Hugh cautioned that the floating point type would have to have at least w bits in its mantissa, and even then one would have to be careful about rounding. (I believe the IEEE-754 standard mandates at least 53 bits of precision in the mantissa of a double precision value.)
This code is constant time if the floating point manipulations are constant
time.
However, in my quick test, it appears
that the generated code (SPARC and MIPS)
performs a function call to frexp.
This might take a long time, relatively speaking.
(There may be ways to make your compiler include the
frexp code inline.) Gordon Turpin sent implementation-dependent
code to extract the exponent directly.
A non-standard function call
Vince Gogan pointed out the ffs function.

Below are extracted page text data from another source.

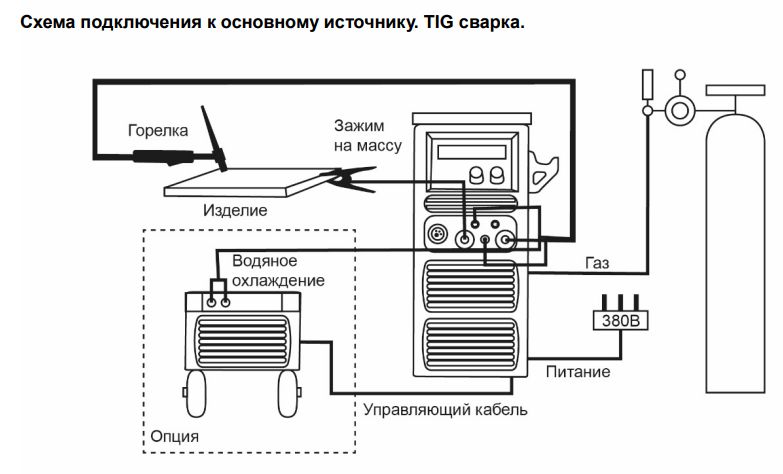 Схема подключения к основному источнику. TIG сварка.

Горелка

Зажим на массу

Изделие

Водяное охлаждение

Газ

380В

Питание

Управляющий кабель

Опция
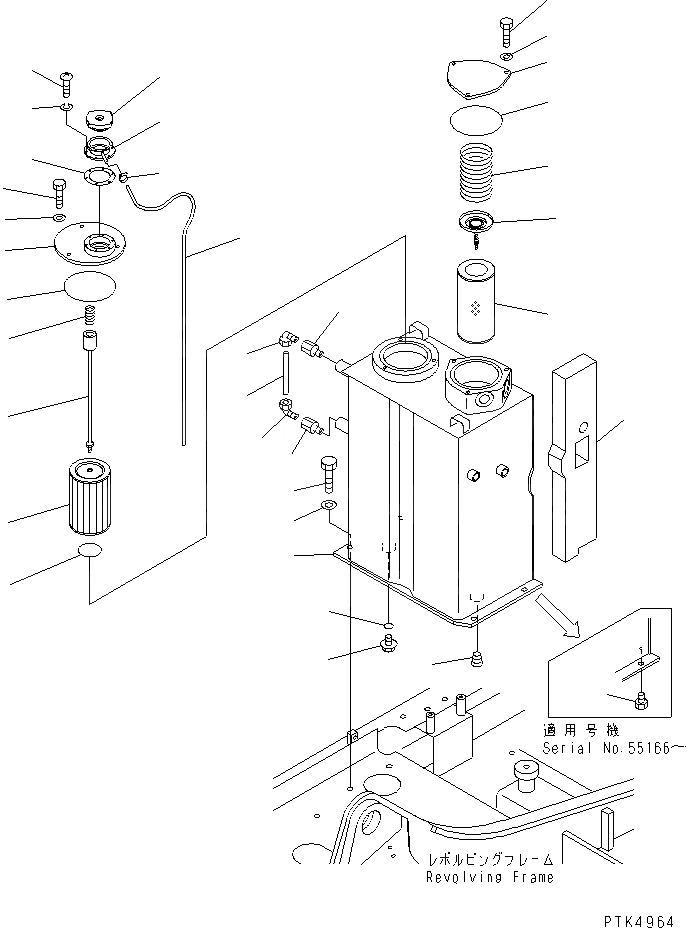 適用号機
Serial No.55166～

レボルビングフレーム
Revolving Frame

PTK4964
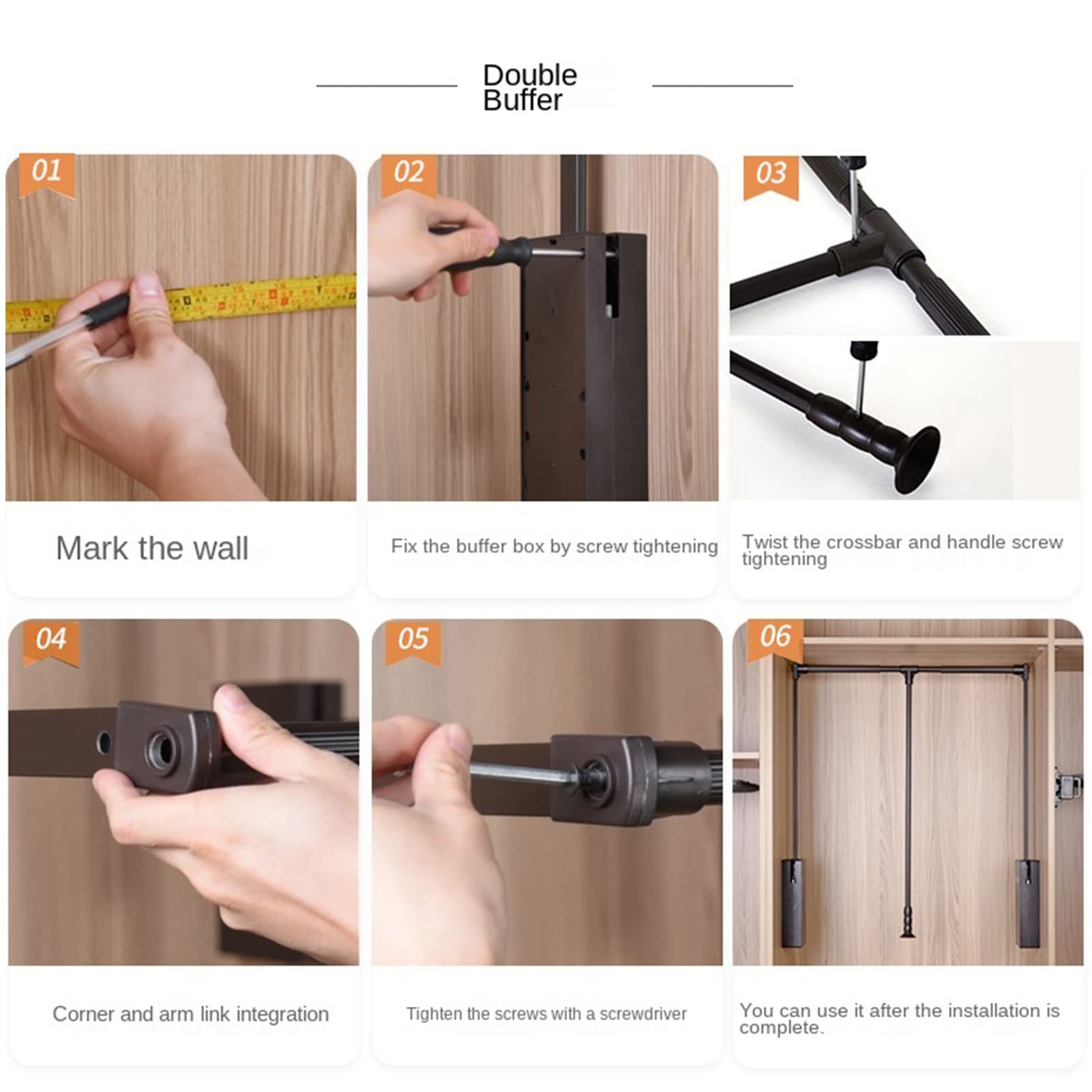 Double Buffer

01

Mark the wall

02

Fix the buffer box by screw tightening

03

Twist the crossbar and handle screw tightening

04

Corner and arm link integration

05

Tighten the screws with a screwdriver

06

You can use it after the installation is complete.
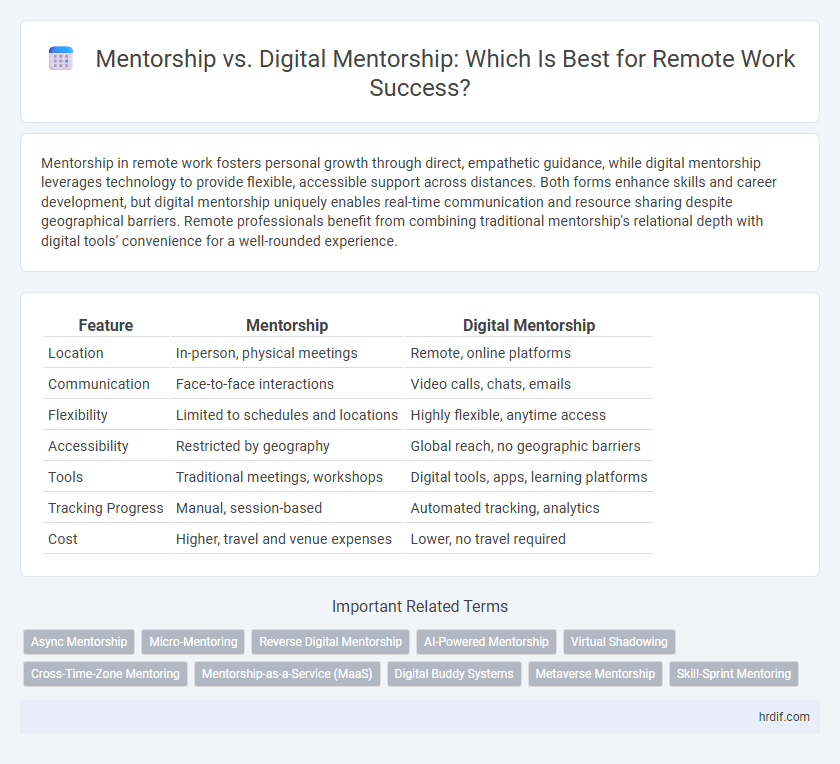 Mentorship vs. Digital Mentorship: Which Is Best for Remote Work Success?

Mentorship in remote work fosters personal growth through direct, empathetic guidance, while digital mentorship leverages technology to provide flexible, accessible support across distances. Both forms enhance skills and career development, but digital mentorship uniquely enables real-time communication and resource sharing despite geographical barriers. Remote professionals benefit from combining traditional mentorship's relational depth with digital tools' convenience for a well-rounded experience.

| Feature | Mentorship | Digital Mentorship |
|---|---|---|
| Location | In-person, physical meetings | Remote, online platforms |
| Communication | Face-to-face interactions | Video calls, chats, emails |
| Flexibility | Limited to schedules and locations | Highly flexible, anytime access |
| Accessibility | Restricted by geography | Global reach, no geographic barriers |
| Tools | Traditional meetings, workshops | Digital tools, apps, learning platforms |
| Tracking Progress | Manual, session-based | Automated tracking, analytics |
| Cost | Higher, travel and venue expenses | Lower, no travel required |

Important Related Terms

Async Mentorship
Micro-Mentoring
Reverse Digital Mentorship
AI-Powered Mentorship
Virtual Shadowing
Cross-Time-Zone Mentoring
Mentorship-as-a-Service (MaaS)
Digital Buddy Systems
Metaverse Mentorship
Skill-Sprint Mentoring

hrdif.com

It computes the floor of the base 2 logarithm of an integer.
Function ffs is a non-standard extension to the C library under SunOS.
For some reason, it's declared in the string.h header file.
Who knows what trickery it performs behind the scenes?
Tongue in cheek
From: Wayne HayesSubject: Re: Fast bit fiddling question Date: Fri, 27 Jun 1997 07:56:48 -0400 Status: RO I don't think it's possible, because if you *could* do it, then you would finish your thesis sooner than expected, and I think there's a theorem that says this is impossible. -- "C provides you with plenty of rope. If you're || Wayne Hayes | not careful, you can easily hang yourself with || wayne@cdf.utoronto.ca | it." -- CSRI 'C' introduction, many Moons ago. || Designated Loafer | "I'd hate to meet Darth Vader's evil twin." -- me
Dave Wortman mentioned that some machines have an instruction for finding the most significant 1 bit in a word. It was intended for priority scheduling code in operating systems. Unfortunately, I don't know a portable way to access it in C.
For now, my shifting and OR'ing sequence stays in my code, even if I can't call it constant time.
I thank all who took the time to reply in the newsgroups or via email.